1
Сходились – в фокусе Сапгира – обэриуты: изломанный словарь, - необычность взрослой мультипликации, крепкая основа основных красок:
лежит красавец
впалый живот
рыжеват —
мертвый на совесть
все есть
и все не живет
говорит патологу анатом
"привезли из Чечни
под фольгою учти" —
да ведь я их слышу почти —
их сердца под белым халатом…
Верёвочно-закрученный стих, в чём-то перекликаясь с дервишем русской поэзии Хлебниковым, представит своеобразную меру абсурда бытия, всегда гораздого на игру – по клавишам судеб.
…оттого так странно мерцают иные стихи Сапгира: словно вспыхивая китайскими тенями, будто старый философ, увидевший во сне мотылька, не может понять, кто он – философ, или мотылёк, проникший в сон философа:
Налету поймала кошка саранчу,
В темноте играла кошка с саранчой,
Саранчой хрустела кошка на свету,
В темноте пожрала кошка саранчу,
Налету поймала кошка темноту,
В темноте играла кошка с темнотой,
Темнотой хрустела кошка на свету,
В темноте пожрала кошка темноту…
Вероятно, кольца темноты закручены, чтобы выбросить читательское сознание к свету: к осознанию бытия, как факта непременного участия в оном.
…слово порой становится строкой: сумма слов таких – трагедией:
И времени больше не стало...
Это не ново.
Это случается часто –
По заявлению Иоанна Богослова
И примечаниям Екклезиаста.
Под синим небом Вострякова
Белело
Неузнаваемым лицом
То,
Что было
Моим
Отцом.
Молнией смерти отца расколотое сознание не играет: боль сильна, требуются скупые слова силы, жёстко и точно рисующие картины.
Краткость звучит полифонично.
Стих Сапгира – кручёный, как правило: порою – резкие изломы определяют суть выразительности: всегда даваемой сильным образным лучом.
Сапгир много играл в поэзии: но – совершенно всерьёз.
И игра эта раскрывалась интересными цветами вечности.
2
Хаос рассеивается – благодаря усилиям творческой воли поэта, и круги перечисленного без знаков-препинаков только усиливают ощущения феномена: рождения поэзии из глобального хаоса:
Звезда ребёнок бык сердечко птичье –
Всё вздыблено и всё летит – люблю –
И на лету из хаоса леплю
Огонь цветок – всё – новые обличья
Моё существованье фантастично
Разматываясь космос шевелю
И самого себя хочу настичь я
Стремясь из бесконечности к нулю
Мощная ритмика Г. Сапгира глобальна: представляется колосс, поднимающий к звёздам огонь-цветок, представляется огромный человек, столь познавший космос, как удавалось только…древним халдеям.

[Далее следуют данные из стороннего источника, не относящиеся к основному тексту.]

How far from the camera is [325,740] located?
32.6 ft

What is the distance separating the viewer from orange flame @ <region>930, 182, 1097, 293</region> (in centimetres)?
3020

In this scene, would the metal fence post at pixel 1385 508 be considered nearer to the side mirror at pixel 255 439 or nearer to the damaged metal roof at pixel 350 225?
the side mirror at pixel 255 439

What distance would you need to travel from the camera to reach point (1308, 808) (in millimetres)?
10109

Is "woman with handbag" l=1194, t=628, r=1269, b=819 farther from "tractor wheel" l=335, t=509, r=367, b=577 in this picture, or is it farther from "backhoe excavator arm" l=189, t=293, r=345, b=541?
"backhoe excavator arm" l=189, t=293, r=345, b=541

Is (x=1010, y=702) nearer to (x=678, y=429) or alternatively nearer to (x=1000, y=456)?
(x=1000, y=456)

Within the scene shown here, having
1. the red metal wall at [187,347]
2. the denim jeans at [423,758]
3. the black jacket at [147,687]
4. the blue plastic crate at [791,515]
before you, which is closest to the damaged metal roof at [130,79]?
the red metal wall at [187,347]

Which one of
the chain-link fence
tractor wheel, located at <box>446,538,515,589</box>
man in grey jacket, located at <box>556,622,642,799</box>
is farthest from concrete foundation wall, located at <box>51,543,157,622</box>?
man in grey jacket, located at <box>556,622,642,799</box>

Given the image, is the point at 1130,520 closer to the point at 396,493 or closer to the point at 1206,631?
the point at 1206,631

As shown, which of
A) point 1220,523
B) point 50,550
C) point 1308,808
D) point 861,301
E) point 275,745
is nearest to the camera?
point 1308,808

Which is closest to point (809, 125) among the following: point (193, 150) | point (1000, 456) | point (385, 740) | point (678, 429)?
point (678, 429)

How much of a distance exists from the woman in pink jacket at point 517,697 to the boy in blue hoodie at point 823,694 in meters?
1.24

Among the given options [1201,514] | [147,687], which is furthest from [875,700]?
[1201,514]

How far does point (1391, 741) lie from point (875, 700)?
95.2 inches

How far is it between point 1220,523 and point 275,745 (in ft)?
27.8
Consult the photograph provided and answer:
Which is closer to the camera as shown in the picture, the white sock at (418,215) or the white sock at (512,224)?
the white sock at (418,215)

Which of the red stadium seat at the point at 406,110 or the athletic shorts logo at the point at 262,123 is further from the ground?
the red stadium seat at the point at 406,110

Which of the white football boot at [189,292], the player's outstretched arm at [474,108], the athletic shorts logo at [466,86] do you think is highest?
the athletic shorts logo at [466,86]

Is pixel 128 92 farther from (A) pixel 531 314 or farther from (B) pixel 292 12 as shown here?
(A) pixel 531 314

Легендарным мудрецам, ведавшим, как и из чего слеплен мир.
…юмор Сапгира особого свойства: под названием «Душа» архитектурно выстраивается сонет, повествующий о бытовании рубашки, которая:
Меня вращали в барабане
Пытали в щёлочном тумане
Под утюгом мне было тяжко!
И вот обняв чужую шею
Я снова девственно белею
И пахну свежестью – рубашка!
Резкие его сонеты: ни на чьи непохожие!
…а вот – специфический киносеанс: выхваченный из истории Союза: киносеанс, разворачивающийся прихотливым узором строчек:
В церкви выключили свет.
Люди ждут,
А света нет.
Зашумели зрители:
– Мы любви не видели!
– Сапожники!
– Тише вы, безбожники!
Безбожники внесли икону.
Осветила половину
Дома.
Сразу стало меньше шума.
Тут со сцены говорят:
– Прослушайте доклад
На антирелигиозную тему.
Слова-строка.
Своеобразная механика поэтического текста.
Вспышки его: острые, как лезвие.
…многое совмещал поэт, впускал абсурд в свои стихи, оттенял их иронией, выстраивая свою метафизическую вселенную, играющую столькими красками, сколько, кажется, и у радуги нет.